- **EXERCISE DETAILS**
Exclude the pictures; give every entry again exactly as written.

▼

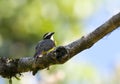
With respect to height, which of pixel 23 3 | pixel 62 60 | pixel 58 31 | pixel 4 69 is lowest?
pixel 62 60

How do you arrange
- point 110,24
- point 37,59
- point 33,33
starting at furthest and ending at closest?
point 33,33
point 37,59
point 110,24

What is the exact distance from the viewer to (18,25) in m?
7.75

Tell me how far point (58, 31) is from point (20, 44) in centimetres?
63

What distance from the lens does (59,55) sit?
274 cm

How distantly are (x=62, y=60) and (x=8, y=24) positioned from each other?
4.94 meters

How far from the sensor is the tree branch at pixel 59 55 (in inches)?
102

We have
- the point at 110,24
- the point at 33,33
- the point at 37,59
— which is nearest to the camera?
the point at 110,24

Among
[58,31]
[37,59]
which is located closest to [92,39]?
[37,59]

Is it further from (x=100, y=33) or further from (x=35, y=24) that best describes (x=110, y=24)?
(x=35, y=24)

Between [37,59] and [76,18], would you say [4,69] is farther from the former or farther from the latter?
[76,18]

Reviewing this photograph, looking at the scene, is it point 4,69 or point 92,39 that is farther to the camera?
point 4,69

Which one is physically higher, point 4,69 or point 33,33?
point 33,33

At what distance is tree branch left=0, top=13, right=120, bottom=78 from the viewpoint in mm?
2602

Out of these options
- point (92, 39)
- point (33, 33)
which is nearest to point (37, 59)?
point (92, 39)
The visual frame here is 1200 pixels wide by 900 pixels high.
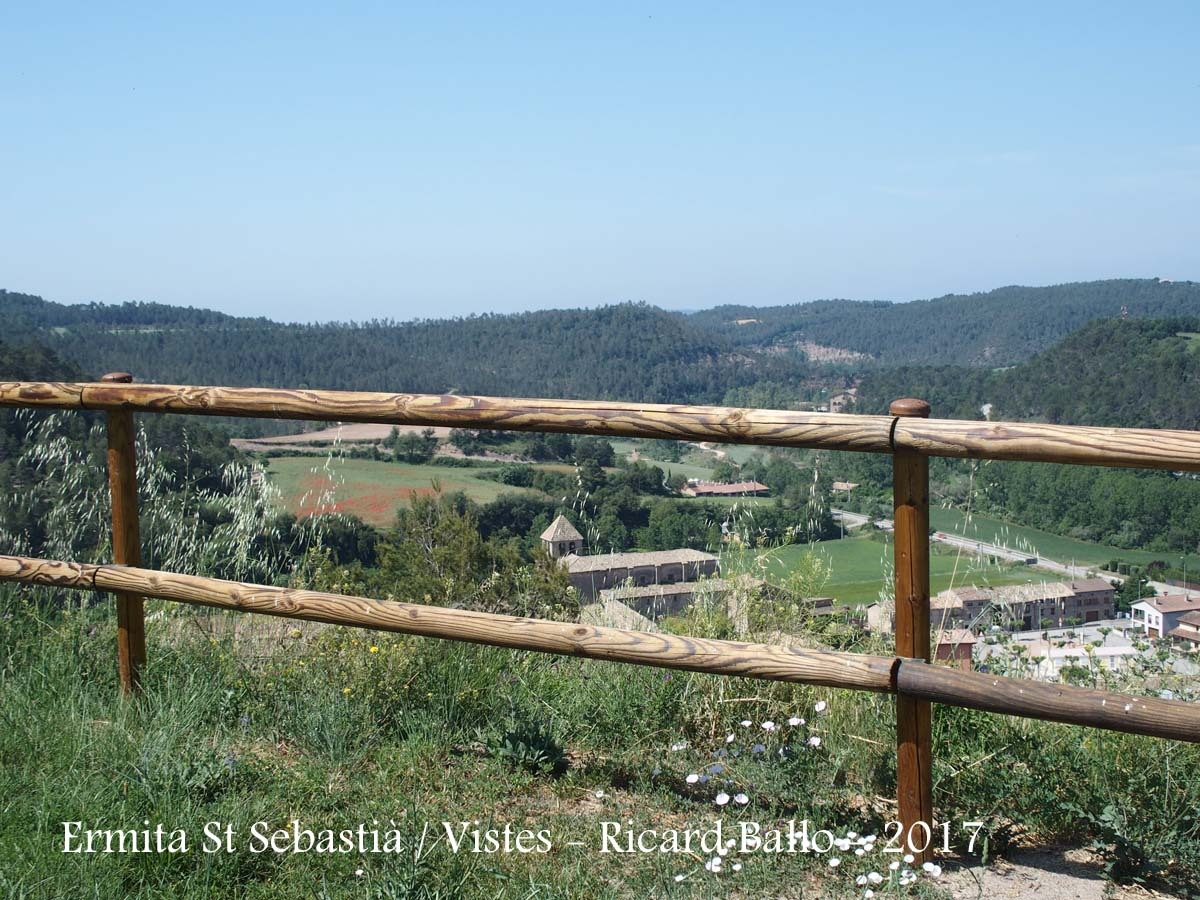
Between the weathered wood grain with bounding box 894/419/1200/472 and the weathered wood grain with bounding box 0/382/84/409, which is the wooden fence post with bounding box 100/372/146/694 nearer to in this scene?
the weathered wood grain with bounding box 0/382/84/409

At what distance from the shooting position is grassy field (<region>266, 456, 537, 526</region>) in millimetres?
5469

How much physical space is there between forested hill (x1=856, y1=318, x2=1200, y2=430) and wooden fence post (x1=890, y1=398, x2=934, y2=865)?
9759 millimetres

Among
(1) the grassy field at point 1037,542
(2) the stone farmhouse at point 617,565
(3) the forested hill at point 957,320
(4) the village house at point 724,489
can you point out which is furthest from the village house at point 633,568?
(3) the forested hill at point 957,320

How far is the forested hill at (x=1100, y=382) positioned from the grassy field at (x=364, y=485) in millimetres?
6576

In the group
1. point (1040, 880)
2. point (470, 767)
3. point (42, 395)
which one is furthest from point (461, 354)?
point (1040, 880)

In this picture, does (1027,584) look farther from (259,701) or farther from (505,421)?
(259,701)

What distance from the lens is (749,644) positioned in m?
2.83

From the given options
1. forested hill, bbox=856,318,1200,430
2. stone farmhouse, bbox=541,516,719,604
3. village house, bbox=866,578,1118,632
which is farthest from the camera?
forested hill, bbox=856,318,1200,430

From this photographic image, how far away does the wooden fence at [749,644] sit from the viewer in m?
2.42

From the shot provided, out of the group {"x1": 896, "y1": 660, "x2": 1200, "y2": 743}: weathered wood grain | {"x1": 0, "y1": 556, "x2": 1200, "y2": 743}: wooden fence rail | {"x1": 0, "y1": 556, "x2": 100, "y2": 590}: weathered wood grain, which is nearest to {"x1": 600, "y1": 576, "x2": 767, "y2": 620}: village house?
{"x1": 0, "y1": 556, "x2": 1200, "y2": 743}: wooden fence rail

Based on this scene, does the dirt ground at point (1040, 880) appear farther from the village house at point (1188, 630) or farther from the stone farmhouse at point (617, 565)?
the stone farmhouse at point (617, 565)

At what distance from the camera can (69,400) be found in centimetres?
364

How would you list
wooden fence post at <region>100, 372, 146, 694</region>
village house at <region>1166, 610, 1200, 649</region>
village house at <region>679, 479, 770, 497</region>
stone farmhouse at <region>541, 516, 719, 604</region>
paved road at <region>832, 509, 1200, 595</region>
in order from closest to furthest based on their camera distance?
village house at <region>1166, 610, 1200, 649</region>, wooden fence post at <region>100, 372, 146, 694</region>, paved road at <region>832, 509, 1200, 595</region>, stone farmhouse at <region>541, 516, 719, 604</region>, village house at <region>679, 479, 770, 497</region>

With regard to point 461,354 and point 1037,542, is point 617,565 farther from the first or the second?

▲

- **FINAL RESULT**
With respect to height, which of pixel 23 3 | pixel 62 60 | pixel 58 31 | pixel 4 69 is lowest?
pixel 62 60

How do you arrange
- point 110,24
- point 37,59
- point 33,33
starting at furthest and ending at closest?
point 33,33
point 37,59
point 110,24

What is the exact distance from the viewer to (18,25) in m?
7.75

Tell me how far point (58, 31) is from point (20, 44) in centimetres?
63

What distance from the lens does (59,55) sit?
274 cm

How distantly are (x=62, y=60) and (x=8, y=24) positioned from each other?
4.94 meters

How far from the sensor is the tree branch at pixel 59 55 (in inches)?
102

We have
- the point at 110,24
- the point at 33,33
- the point at 37,59
— which is nearest to the camera?
the point at 110,24

Among
[58,31]
[37,59]
which is located closest to [92,39]?
[37,59]

Is it further from (x=100, y=33) or further from (x=35, y=24) that best describes (x=110, y=24)?
(x=35, y=24)

Between [37,59] and [76,18], would you say [4,69] is farther from the former or farther from the latter?
[76,18]

Reviewing this photograph, looking at the scene, is it point 4,69 or point 92,39 that is farther to the camera?
point 4,69

Which one is physically higher, point 4,69 or point 33,33?
point 33,33

At what distance is tree branch left=0, top=13, right=120, bottom=78 from the viewpoint in mm?
2602

Out of these options
- point (92, 39)
- point (33, 33)
which is nearest to point (37, 59)?
point (92, 39)
The visual frame here is 1200 pixels wide by 900 pixels high.
Between the weathered wood grain with bounding box 894/419/1200/472 and the weathered wood grain with bounding box 0/382/84/409, which is the wooden fence post with bounding box 100/372/146/694 nearer to in this scene?
the weathered wood grain with bounding box 0/382/84/409

At what distance from the shooting position is grassy field (<region>266, 456, 537, 526</region>) in millimetres?
5469

How much physical space is there between forested hill (x1=856, y1=318, x2=1200, y2=430) and wooden fence post (x1=890, y1=398, x2=934, y2=865)?
9759 millimetres

Among
(1) the grassy field at point 1037,542
(2) the stone farmhouse at point 617,565
(3) the forested hill at point 957,320
(4) the village house at point 724,489
can you point out which is furthest from the village house at point 633,568?
(3) the forested hill at point 957,320

How far is the forested hill at (x=1100, y=382) positioned from the grassy field at (x=364, y=485) in millimetres?
6576

In the group
1. point (1040, 880)
2. point (470, 767)
3. point (42, 395)
which one is furthest from point (461, 354)?
point (1040, 880)

In this picture, does (1027,584) look farther from (259,701) or farther from (505,421)?
(259,701)

What distance from the lens is (749,644) positioned in m?
2.83

From the given options
1. forested hill, bbox=856,318,1200,430
2. stone farmhouse, bbox=541,516,719,604
3. village house, bbox=866,578,1118,632
which is farthest from the camera?
forested hill, bbox=856,318,1200,430

From this photographic image, how far away does the wooden fence at [749,644] sit from the viewer in m?
2.42

From the shot provided, out of the group {"x1": 896, "y1": 660, "x2": 1200, "y2": 743}: weathered wood grain | {"x1": 0, "y1": 556, "x2": 1200, "y2": 743}: wooden fence rail | {"x1": 0, "y1": 556, "x2": 100, "y2": 590}: weathered wood grain, which is nearest to {"x1": 600, "y1": 576, "x2": 767, "y2": 620}: village house?
{"x1": 0, "y1": 556, "x2": 1200, "y2": 743}: wooden fence rail

Based on this scene, does the dirt ground at point (1040, 880) appear farther from the village house at point (1188, 630) or farther from the stone farmhouse at point (617, 565)?
the stone farmhouse at point (617, 565)

At what distance from the camera can (69,400) be found in centimetres?
364

How would you list
wooden fence post at <region>100, 372, 146, 694</region>
village house at <region>1166, 610, 1200, 649</region>
village house at <region>679, 479, 770, 497</region>
stone farmhouse at <region>541, 516, 719, 604</region>
paved road at <region>832, 509, 1200, 595</region>
in order from closest to furthest based on their camera distance?
village house at <region>1166, 610, 1200, 649</region>, wooden fence post at <region>100, 372, 146, 694</region>, paved road at <region>832, 509, 1200, 595</region>, stone farmhouse at <region>541, 516, 719, 604</region>, village house at <region>679, 479, 770, 497</region>

With regard to point 461,354 and point 1037,542, is point 617,565 farther from the first or the second?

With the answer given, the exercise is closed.